- The Jarama Circuit (1967–1990)

Race details
- Date: 12 May 1968
- Official name: XIV Gran Premio de España
- Location: Circuito Permanente del Jarama, Madrid, Spain
- Course: Permanent racing facility
- Course length: 3.404 km (2.115 miles)
- Distance: 90 laps, 306.360 km (190.363 miles)
- Weather: Hot, Dry

Pole position
- Driver: Chris Amon; / Ferrari
- Time: 1:27.9

Fastest lap
- Driver: Jean-Pierre Beltoise / Matra-Ford
- Time: 1:28.3 on lap 47

Podium
- First: Graham Hill; / Lotus-Ford
- Second: Denny Hulme; / McLaren-Ford
- Third: Brian Redman; / Cooper-BRM

= 1968 Spanish Grand Prix =

The 1968 Spanish Grand Prix was a Formula One motor race held at Jarama Circuit on 12 May 1968. It was race 2 of 12 in both the 1968 World Championship of Drivers and the 1968 International Cup for Formula One Manufacturers. It was the first race after the death of former double World Champion Jim Clark, who had died in a non-championship Formula Two event in Hockenheim, Germany the previous month. Clark had led the drivers' championship before this race, on 9 points, after he won in the first race in South Africa.

== Background ==
Following Jim Clark's death in Germany, and the death of his replacement Mike Spence during practice for the Indianapolis 500 just five days before the race, team principal Colin Chapman opted not to come to Spain for the first championship Spanish Grand Prix since 1954, still being devastated by the losses. Graham Hill was the only works Lotus driver; a second car was entered for Jackie Oliver but could not be set up in time. The race saw the first appearance of Team Lotus in the red, gold and white colors of Imperial Tobacco's Gold Leaf brand as their title sponsor instead of the traditional British racing green, making them the first works team (second only to Team Gunston entering a private Brabham car at the 1968 South African Grand Prix) to paint their cars in the livery of their sponsors. Jackie Stewart was absent due to a wrist injury he sustained while driving in a Formula Two race, so it was up to Jean-Pierre Beltoise to debut the new Matra MS10.

== Report ==
During qualifying, Ferrari's Chris Amon took his first ever pole position with Graham Hill for the mourning Team Lotus down in sixth place.

__Data listing__.
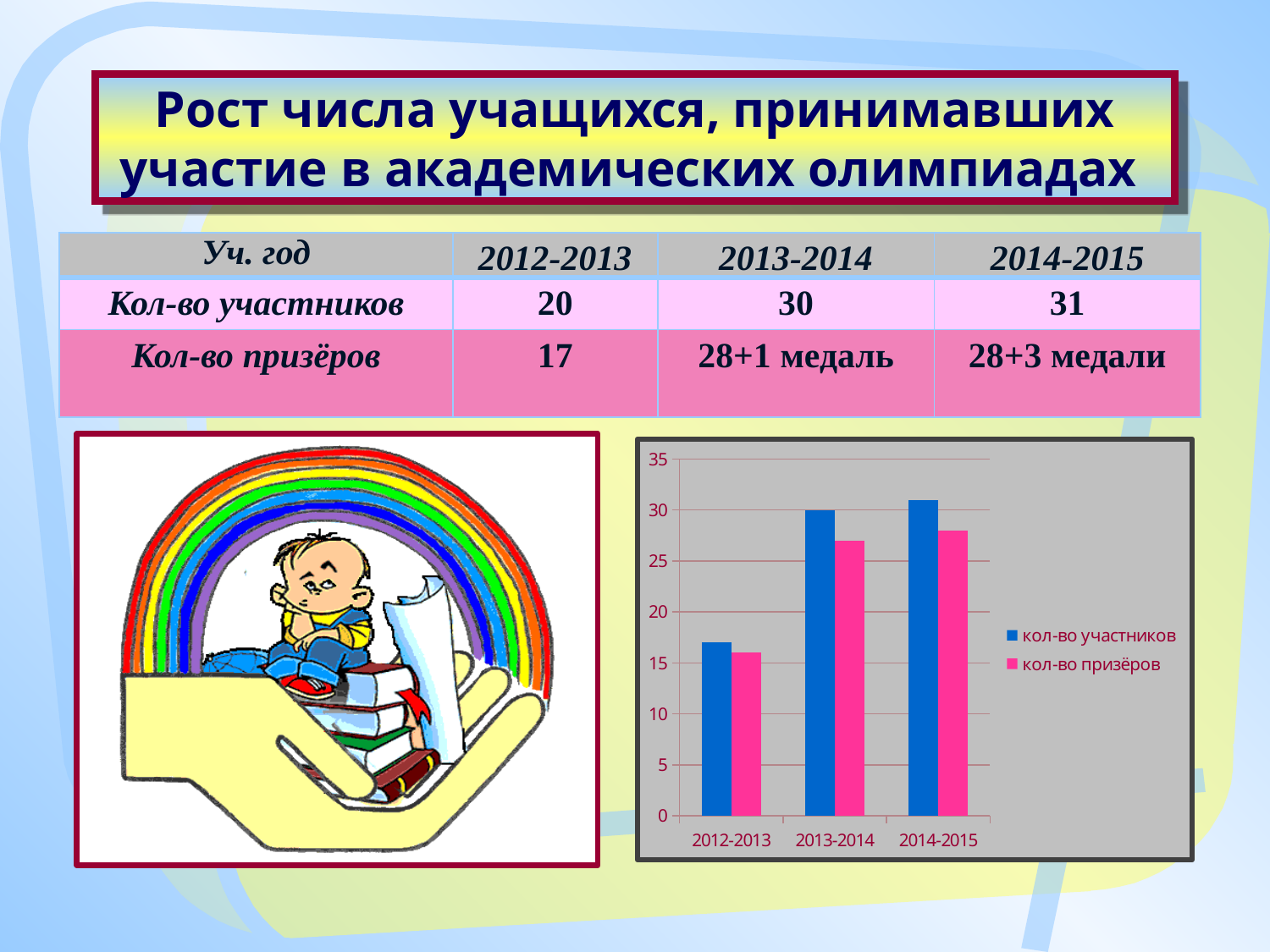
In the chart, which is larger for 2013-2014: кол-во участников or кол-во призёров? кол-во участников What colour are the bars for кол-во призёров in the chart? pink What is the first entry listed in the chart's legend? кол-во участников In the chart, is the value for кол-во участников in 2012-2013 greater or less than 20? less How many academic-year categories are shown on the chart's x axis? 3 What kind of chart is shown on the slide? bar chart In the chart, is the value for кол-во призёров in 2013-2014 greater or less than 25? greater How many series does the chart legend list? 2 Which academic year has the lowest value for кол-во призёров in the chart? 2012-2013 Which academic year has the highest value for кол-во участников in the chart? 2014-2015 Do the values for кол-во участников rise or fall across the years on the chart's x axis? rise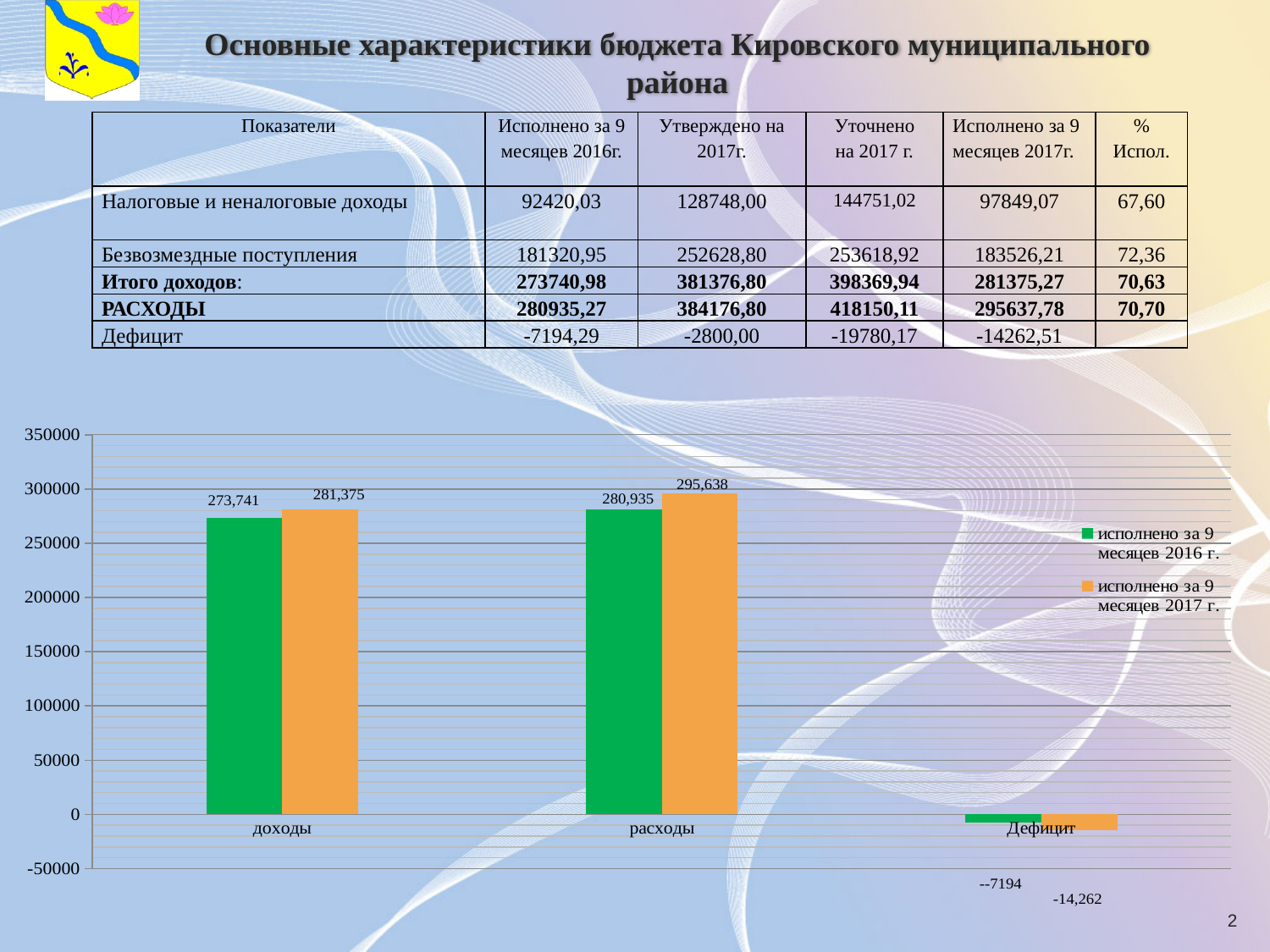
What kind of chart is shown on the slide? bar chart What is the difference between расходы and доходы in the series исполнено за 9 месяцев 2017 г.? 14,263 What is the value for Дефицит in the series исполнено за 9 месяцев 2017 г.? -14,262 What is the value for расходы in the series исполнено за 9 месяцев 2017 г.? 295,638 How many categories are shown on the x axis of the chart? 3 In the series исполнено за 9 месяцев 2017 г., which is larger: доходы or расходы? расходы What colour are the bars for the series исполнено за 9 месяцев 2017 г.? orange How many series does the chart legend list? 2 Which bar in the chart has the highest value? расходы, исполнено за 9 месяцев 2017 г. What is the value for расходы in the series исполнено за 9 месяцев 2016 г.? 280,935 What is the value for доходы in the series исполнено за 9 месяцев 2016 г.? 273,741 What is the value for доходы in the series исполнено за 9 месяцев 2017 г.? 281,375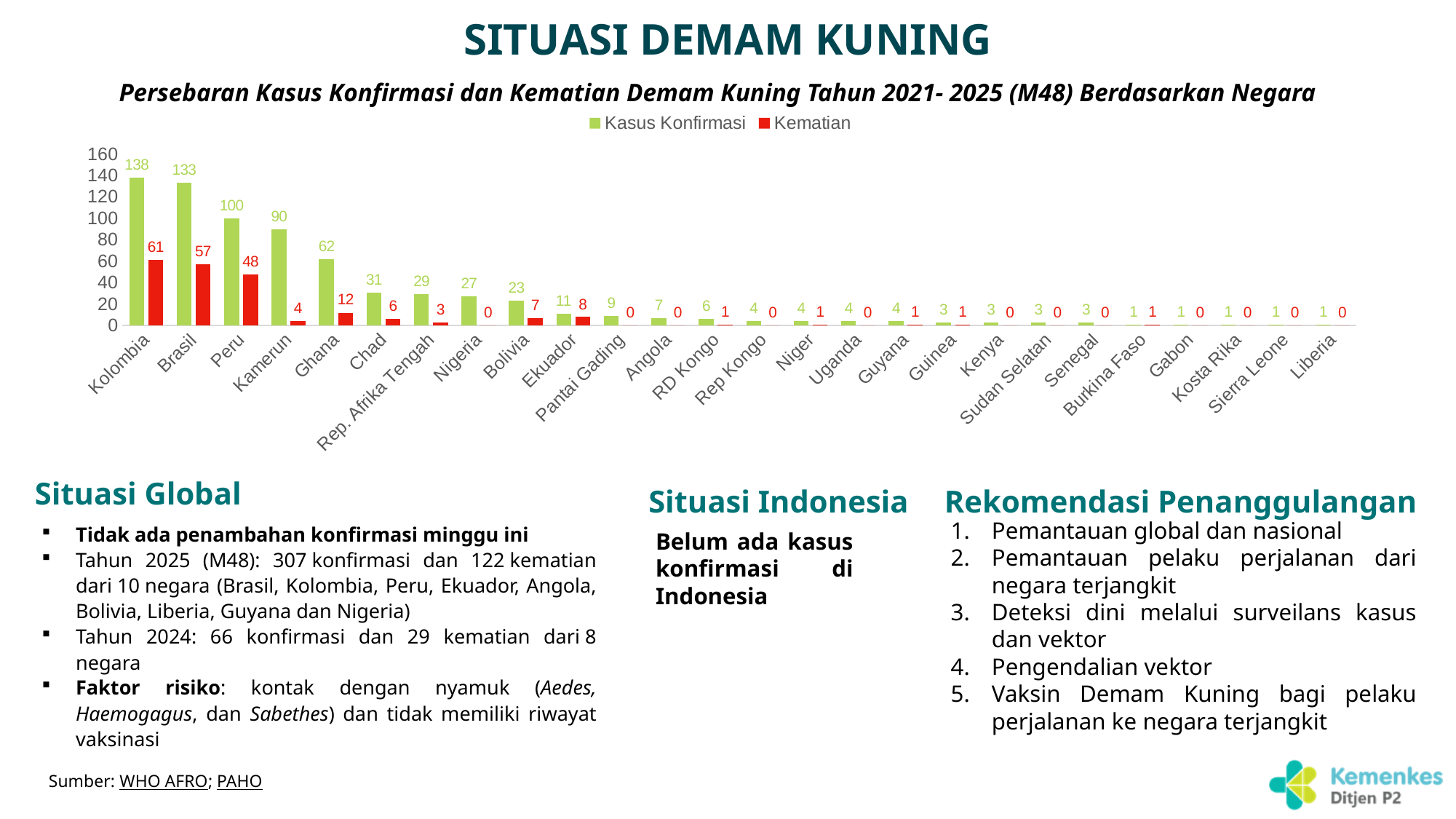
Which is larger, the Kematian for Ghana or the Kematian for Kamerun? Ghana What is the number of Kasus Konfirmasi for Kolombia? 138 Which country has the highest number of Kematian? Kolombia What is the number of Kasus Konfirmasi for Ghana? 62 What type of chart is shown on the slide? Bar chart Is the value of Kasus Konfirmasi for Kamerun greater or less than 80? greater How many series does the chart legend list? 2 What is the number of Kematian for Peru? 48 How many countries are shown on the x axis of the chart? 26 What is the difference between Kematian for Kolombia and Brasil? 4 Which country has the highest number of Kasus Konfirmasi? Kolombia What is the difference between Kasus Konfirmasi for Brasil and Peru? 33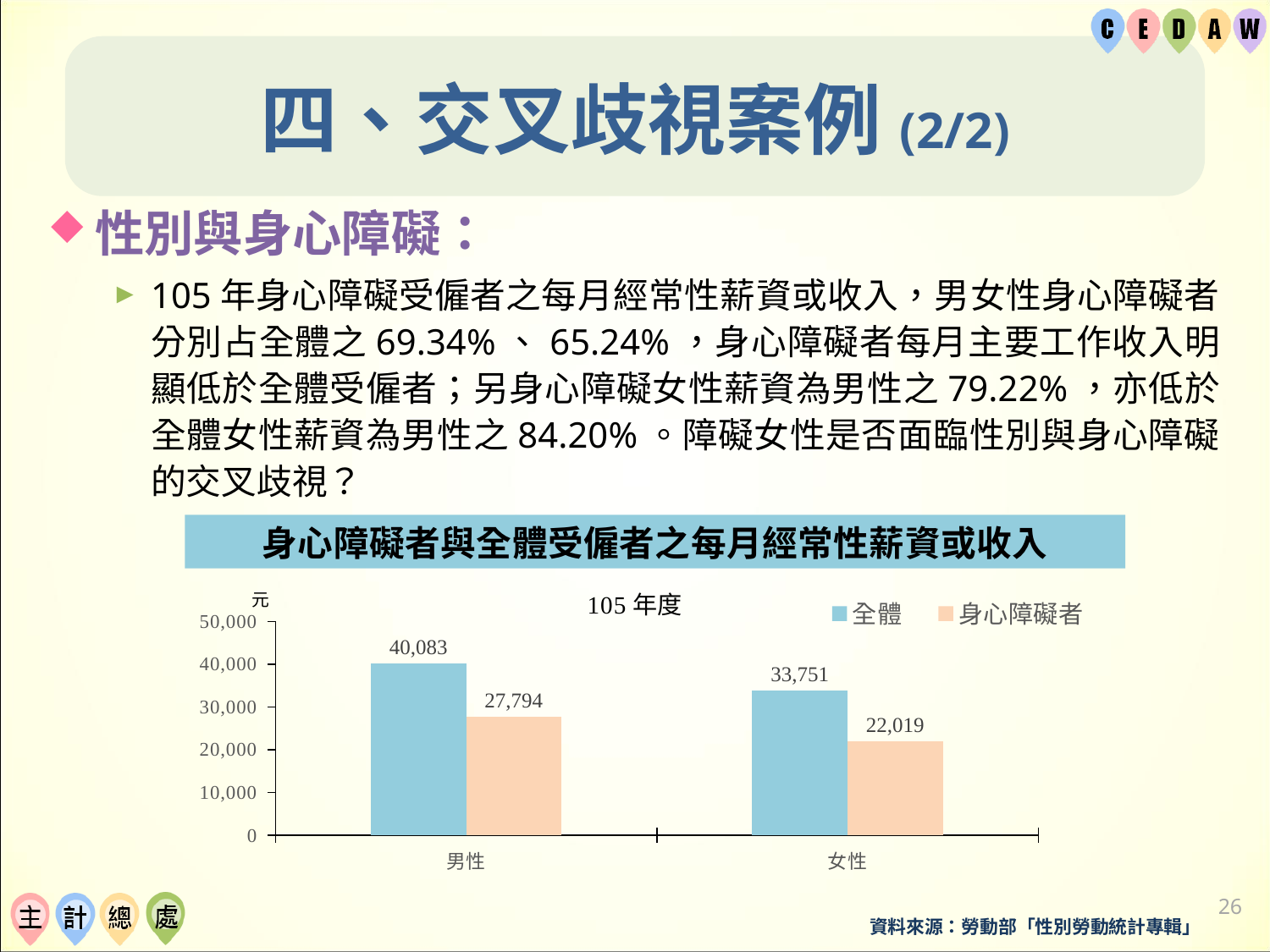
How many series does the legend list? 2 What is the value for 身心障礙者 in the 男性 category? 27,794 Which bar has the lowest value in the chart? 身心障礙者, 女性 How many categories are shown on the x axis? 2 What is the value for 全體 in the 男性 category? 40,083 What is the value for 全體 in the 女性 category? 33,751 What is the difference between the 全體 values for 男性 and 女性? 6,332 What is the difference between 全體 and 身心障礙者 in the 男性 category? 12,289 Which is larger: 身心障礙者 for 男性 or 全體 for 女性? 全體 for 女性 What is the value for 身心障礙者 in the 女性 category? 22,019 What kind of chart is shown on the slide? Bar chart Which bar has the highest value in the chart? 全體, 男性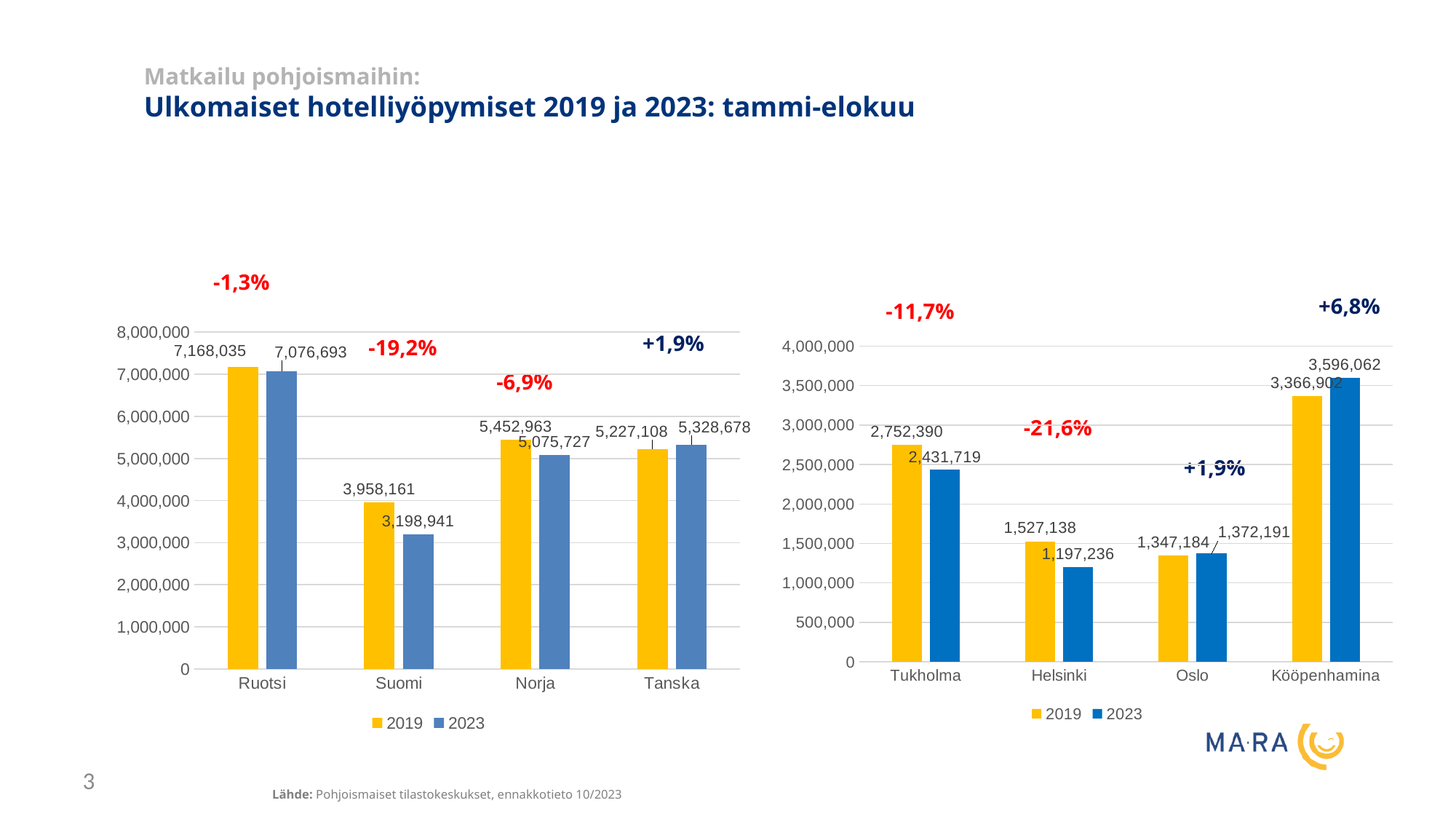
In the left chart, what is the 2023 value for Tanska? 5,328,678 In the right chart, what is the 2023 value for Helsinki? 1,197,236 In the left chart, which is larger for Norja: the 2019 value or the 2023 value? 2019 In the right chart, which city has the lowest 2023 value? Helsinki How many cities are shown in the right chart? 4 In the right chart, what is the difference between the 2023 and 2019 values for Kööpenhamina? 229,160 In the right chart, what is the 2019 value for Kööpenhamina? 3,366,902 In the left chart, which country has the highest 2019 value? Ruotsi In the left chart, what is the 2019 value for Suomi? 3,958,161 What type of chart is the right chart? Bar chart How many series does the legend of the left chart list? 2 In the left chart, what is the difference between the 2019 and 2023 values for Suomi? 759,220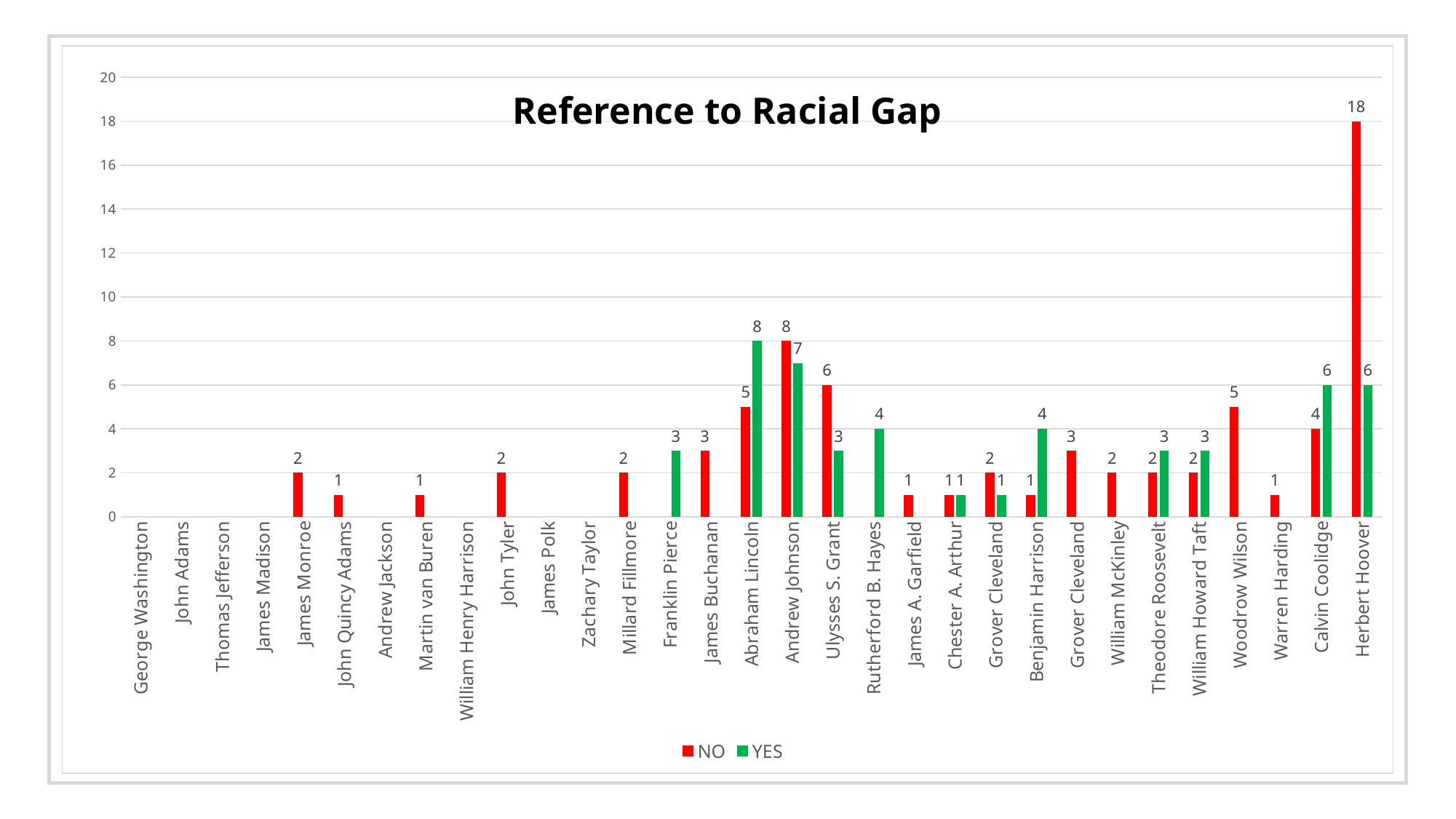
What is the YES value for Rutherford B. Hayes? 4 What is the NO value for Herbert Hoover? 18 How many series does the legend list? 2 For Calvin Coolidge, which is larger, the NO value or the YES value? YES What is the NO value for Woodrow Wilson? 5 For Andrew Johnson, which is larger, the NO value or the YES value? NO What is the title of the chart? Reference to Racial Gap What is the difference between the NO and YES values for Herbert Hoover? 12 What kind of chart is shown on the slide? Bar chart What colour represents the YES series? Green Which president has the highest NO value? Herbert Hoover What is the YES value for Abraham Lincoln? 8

__Required actions__.
a) Answer these from the 1968 Spanish Grand Prix text, one line each:
(i) What was the course length at Jarama?
(ii) Which driver set the fastest lap, and on which lap?
(iii) What kept Jackie Stewart out of the race?
b) Continue the 1968 Spanish Grand Prix article from its last sentence.

__Responses in order__.
a)
(i) 3.404 km (2.115 miles)
(ii) Jean-Pierre Beltoise, on lap 47
(iii) A wrist injury he sustained while driving in a Formula Two race

b)
Lotus fate turned however during the race on Sunday, contested in searing heat. Pedro Rodríguez took the lead at the start in his BRM, followed by Beltoise, Amon and Hulme. The Frenchman moved into the lead on lap 12, only to drop back four laps later with engine troubles. Amon was now back in the lead, followed closely by Rodriguez until the Mexican spun and crashed on lap 28. While he waited for his mechanics to pick up the car, spectators "descended on the car like vultures and stripped off the mirrors, seat, windscreen and nose cowling". These retirements elevated Hill to second place behind Amon, who suffered a fuel pump failure on lap 58, handing Hill, who had been a mile behind, first place and victory. Hulme was close behind Hill, but when his McLaren lost second gear, he needed to back off and the Englishman cruised home. Beltoise recovered from his mechanical troubles and recorded the fastest lap of the race.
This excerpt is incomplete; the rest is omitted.